= Monster Employment Index =

Monthly analysis of online job demand

The Monster Employment Index was a monthly analysis of online job demand conducted by Monster.com, running from October 2003 through December 2012. Based on a monthly review of millions of opportunities culled from a large selection of corporate career sites and job boards, including itself, the Index presented a snapshot of employer online recruitment activity in the United States, Canada, and Europe. The Monster Employment Index (renamed to foundit Insights Tracker) is now managed by foundit.in (Formerly Monster.com) India for India , Middle east , Singapore , Malaysia and Philippines .

Because recruitment typically precedes actual hiring by a month or two, the Monster Employment Index was considered a labor market leading indicator and a rough gauge of the overall economy.
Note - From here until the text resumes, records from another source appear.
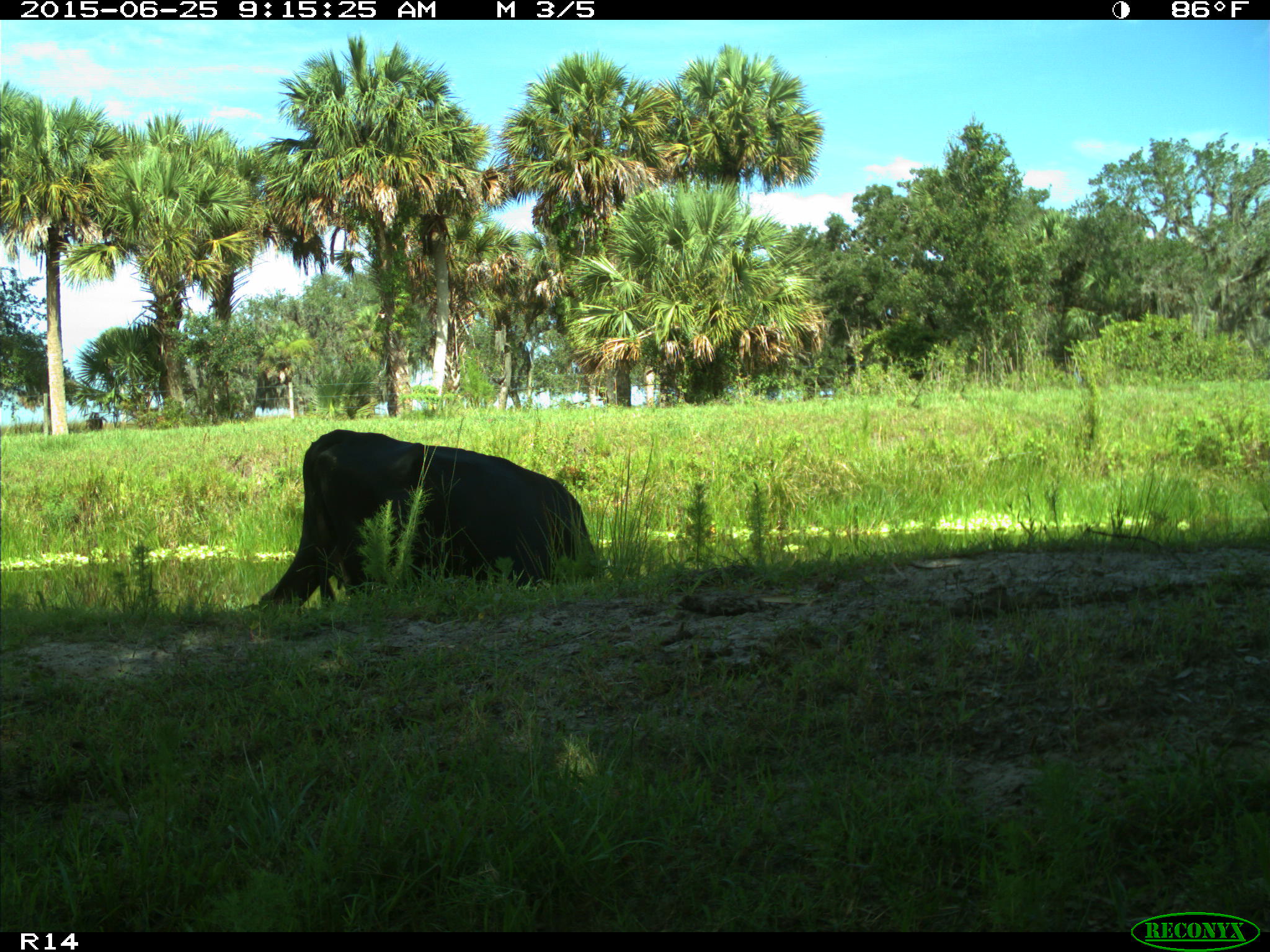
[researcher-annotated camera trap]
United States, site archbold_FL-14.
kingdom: Animalia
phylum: Chordata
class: Mammalia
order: Artiodactyla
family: Bovidae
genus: Bos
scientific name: Bos taurus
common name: domestic cow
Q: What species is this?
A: Bos taurus (domestic cow).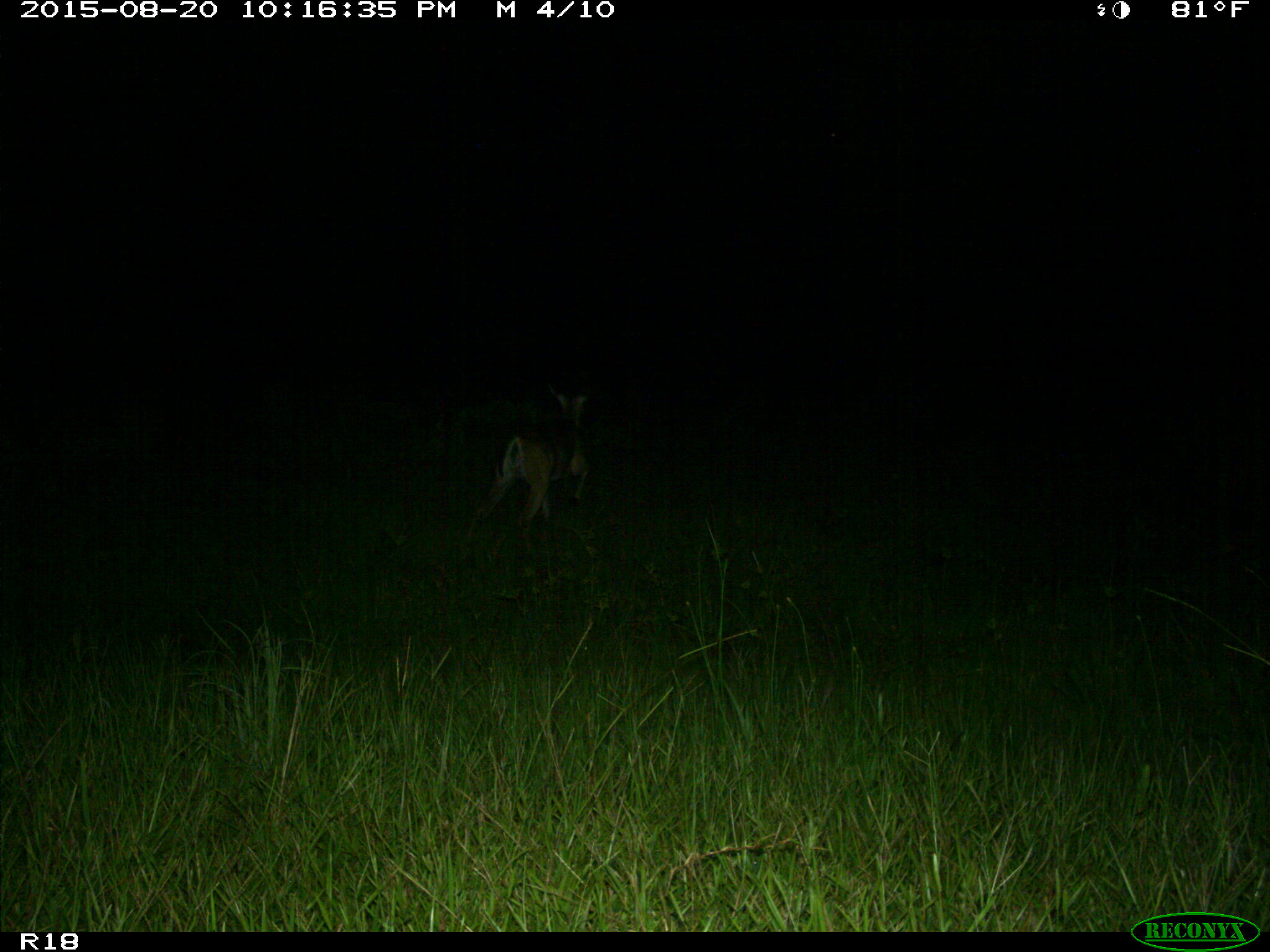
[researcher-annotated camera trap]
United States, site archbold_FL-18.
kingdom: Animalia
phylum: Chordata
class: Mammalia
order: Artiodactyla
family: Cervidae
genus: Odocoileus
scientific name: Odocoileus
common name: deer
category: unidentified deer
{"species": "unidentified deer (deer) (Odocoileus)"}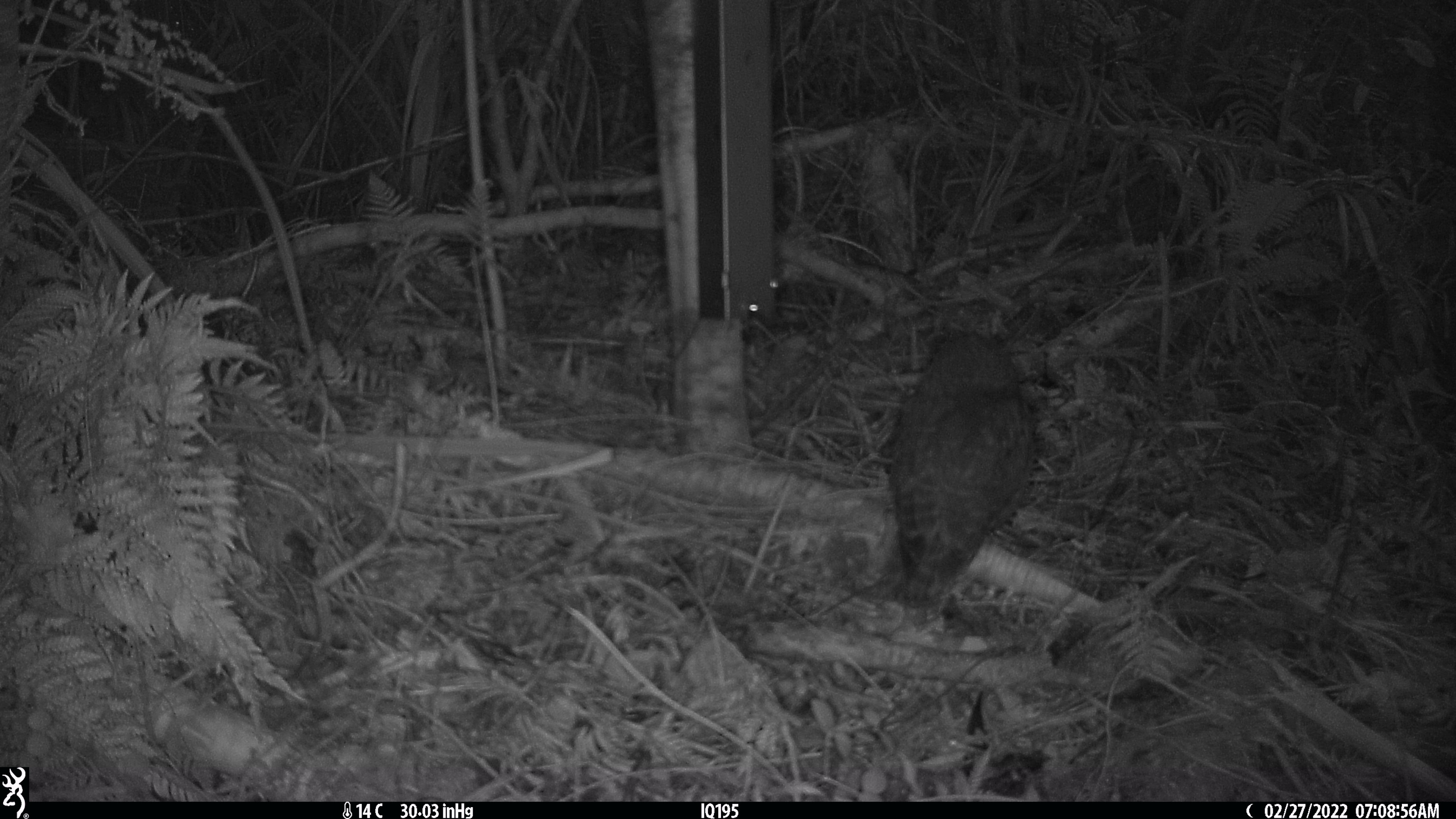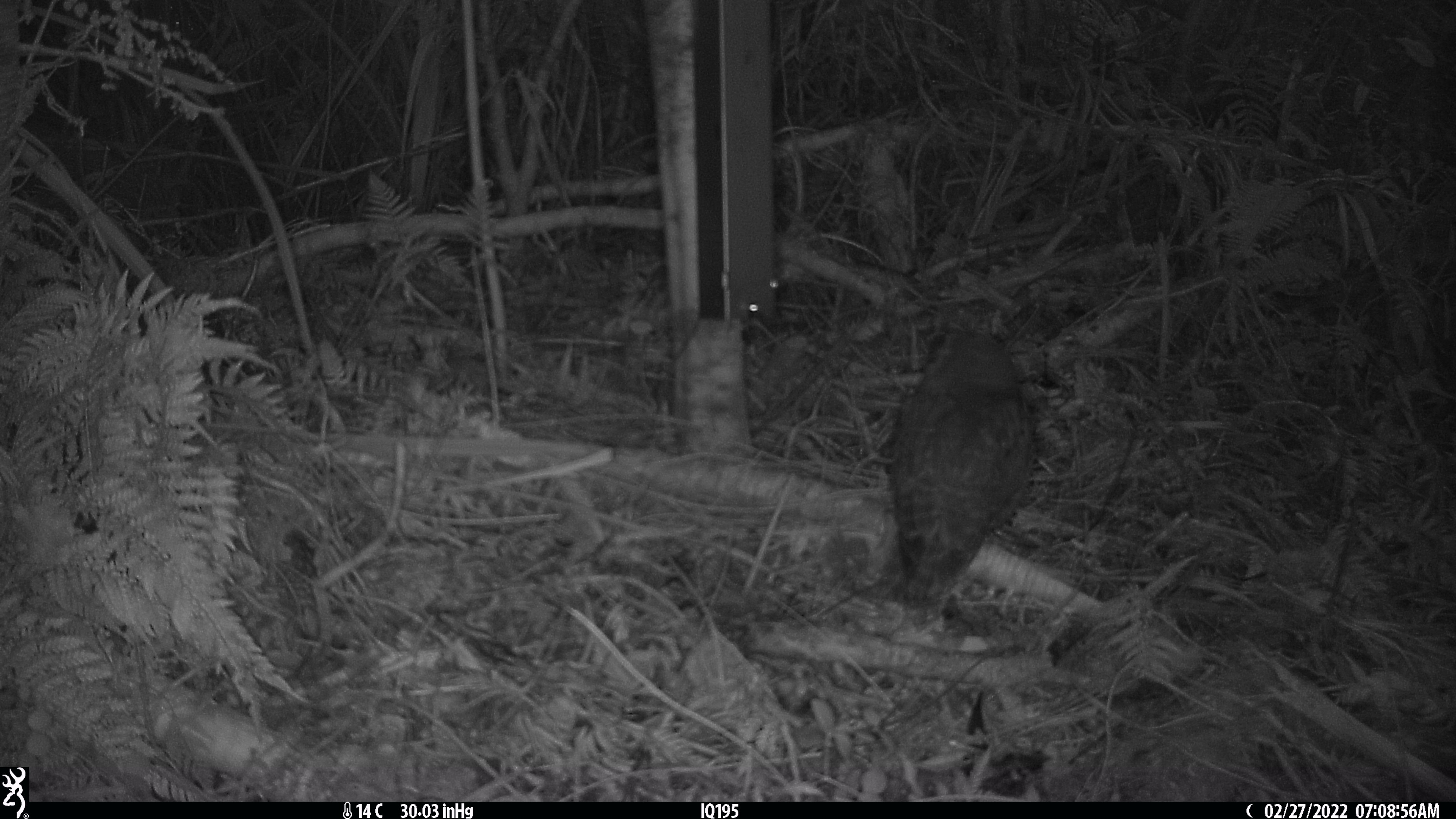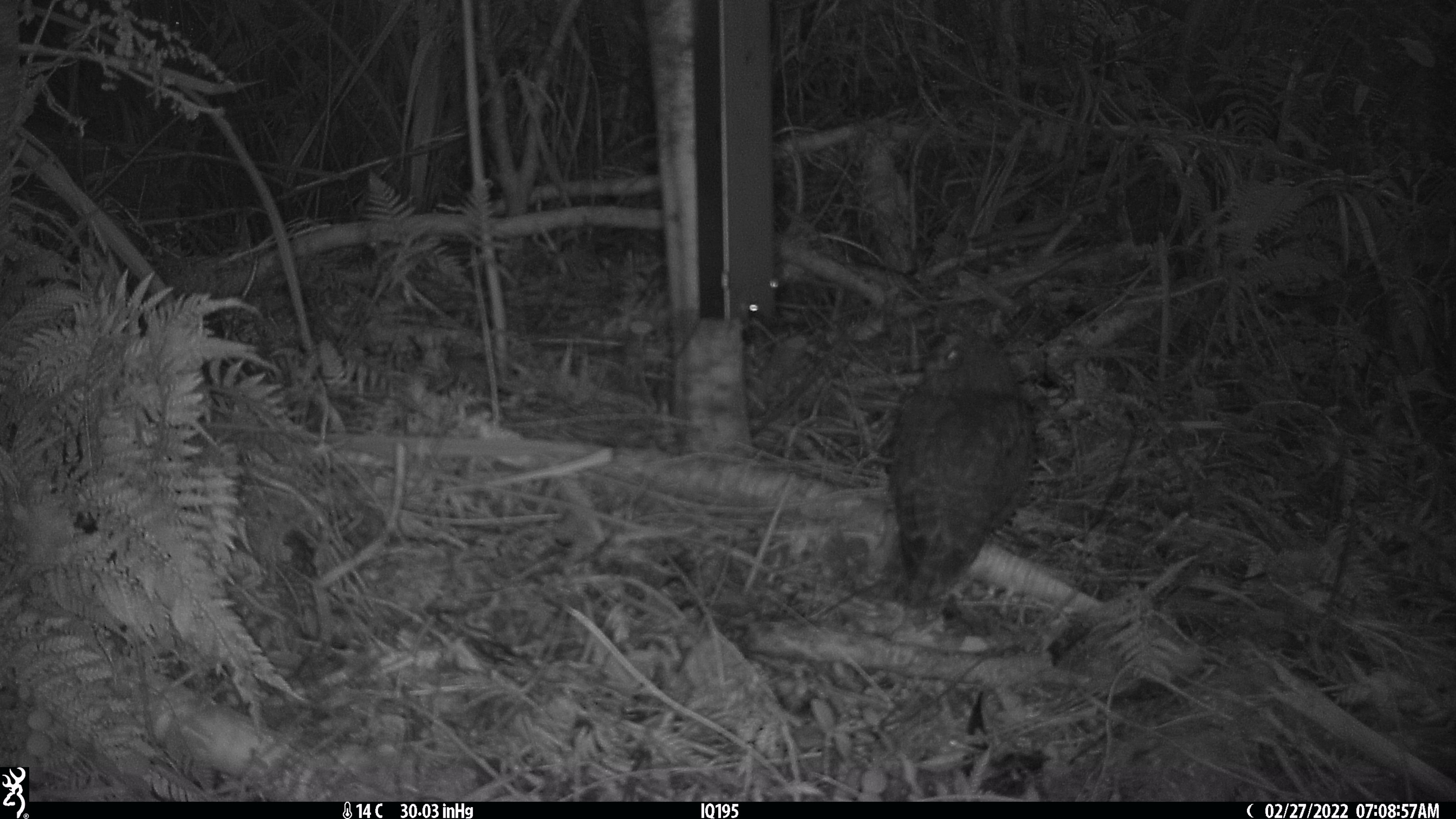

The U.S. Monster Employment Index was released the day prior to the Bureau of Labor Statistics' Employment Situation while the Monster Employment Index Europe was published on the second Tuesday of each month, with individual reports for the UK, Germany, France, Netherlands, Italy, Sweden, and Belgium. The Monster Employment Index Canada was released quarterly.

The index was discontinued in December 2012 by Monster US but continued for MONSTER India, Gulf and SEA region. Monster cited that as its business had moved past only online postings, the index no longer represented its business. The data is still stored by various data providers.